_Saved data entries_
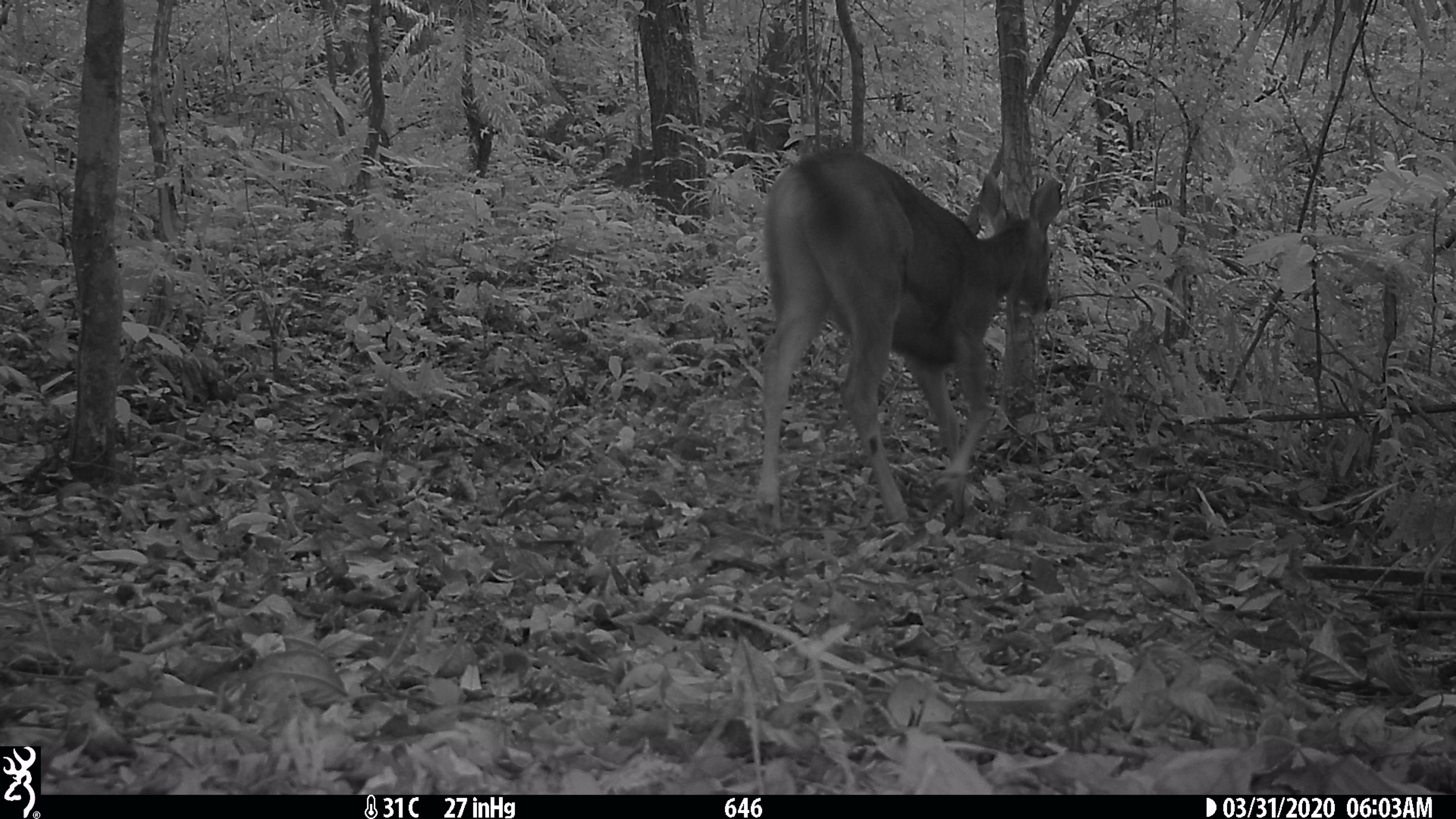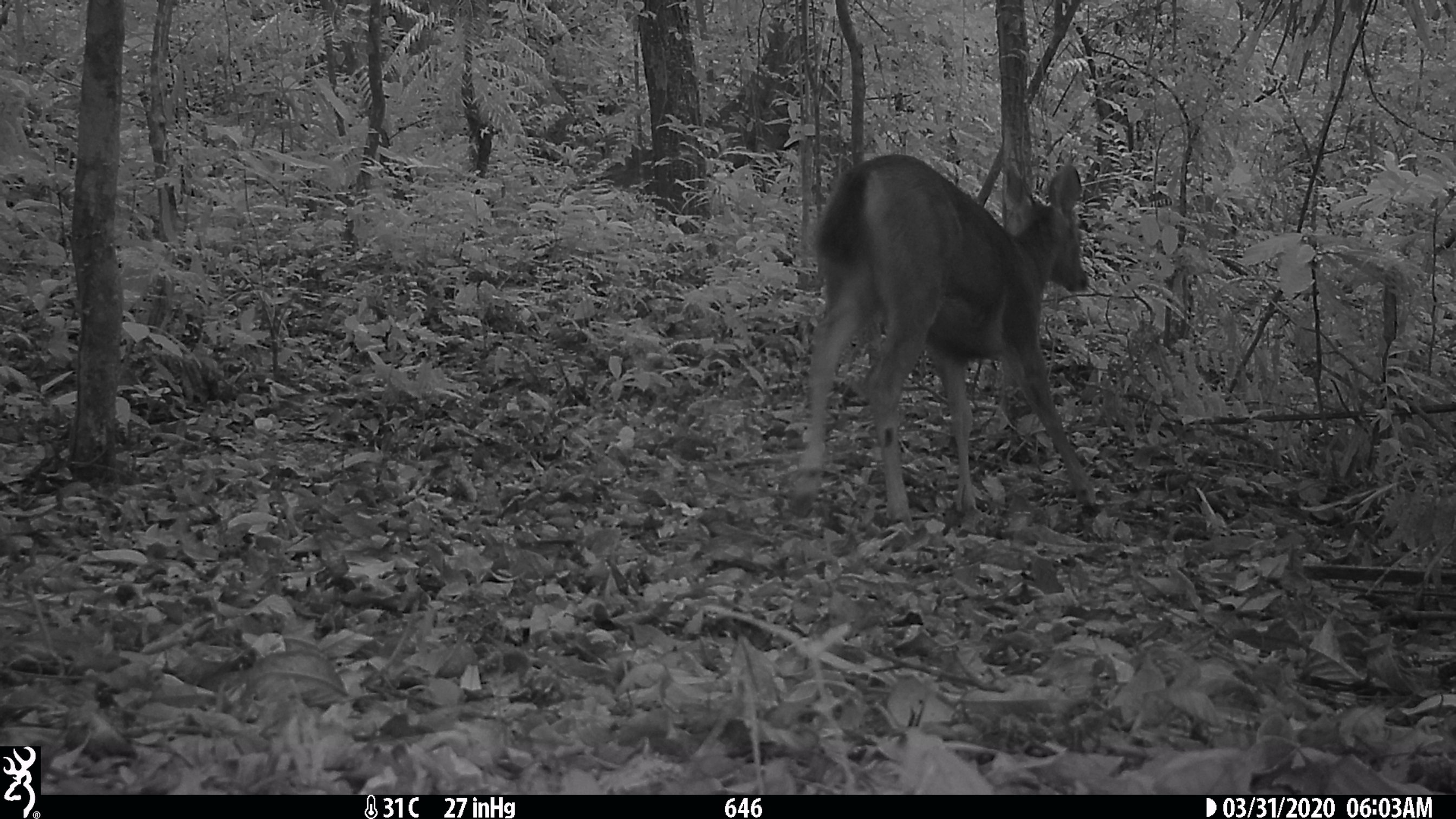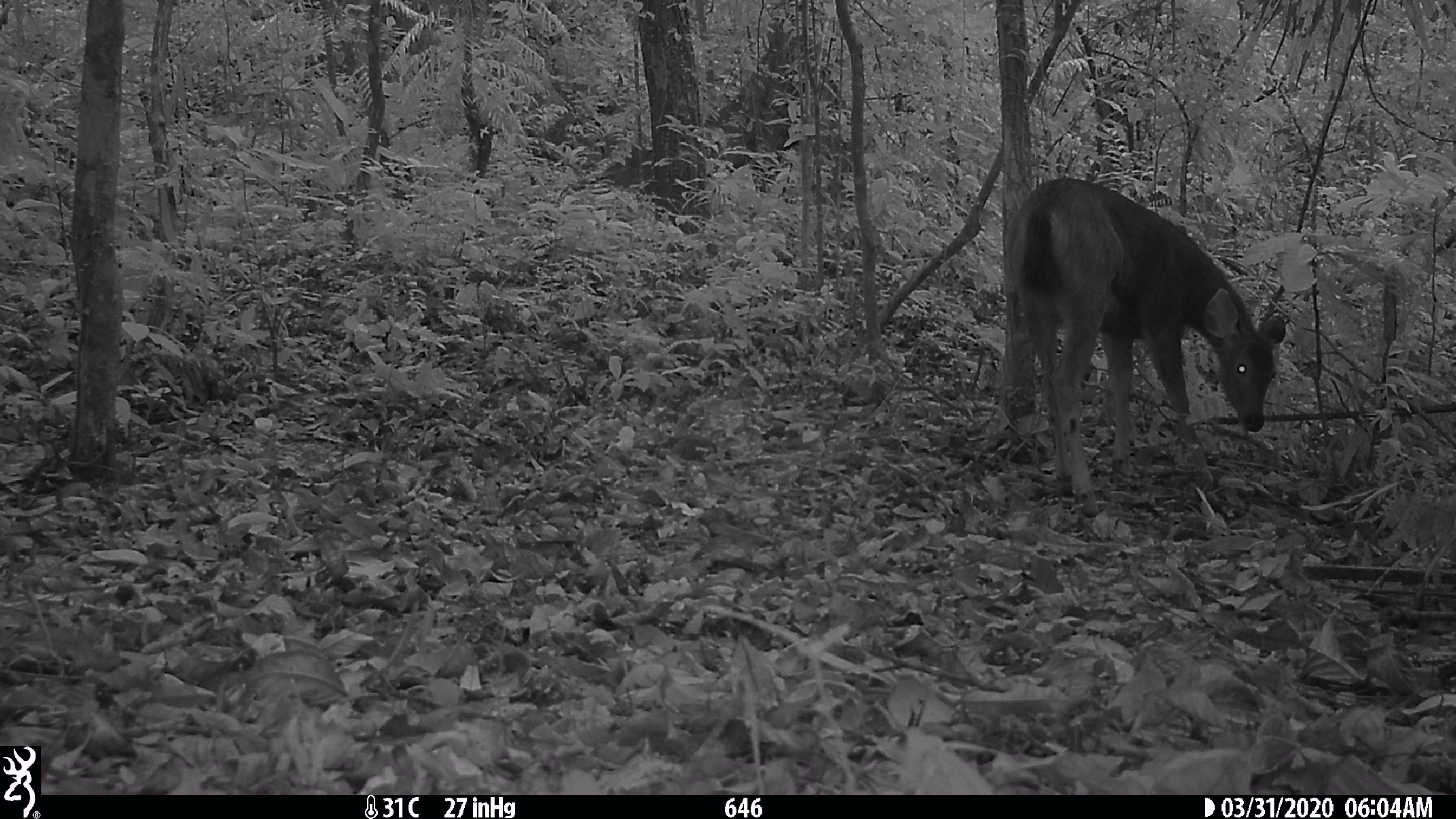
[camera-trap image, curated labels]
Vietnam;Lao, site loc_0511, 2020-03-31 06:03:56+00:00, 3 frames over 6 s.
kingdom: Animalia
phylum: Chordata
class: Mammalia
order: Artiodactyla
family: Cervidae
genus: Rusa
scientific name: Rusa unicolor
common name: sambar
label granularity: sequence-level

_TRY IT_
Copy every entry exactly, leaving out the pictures.

_TASK RESPONSE_
[camera-trap image, curated labels]
Vietnam;Lao, site loc_0511, 2020-03-31 06:03:56+00:00, 3 frames over 6 s.
kingdom: Animalia
phylum: Chordata
class: Mammalia
order: Artiodactyla
family: Cervidae
genus: Rusa
scientific name: Rusa unicolor
common name: sambar
label granularity: sequence-level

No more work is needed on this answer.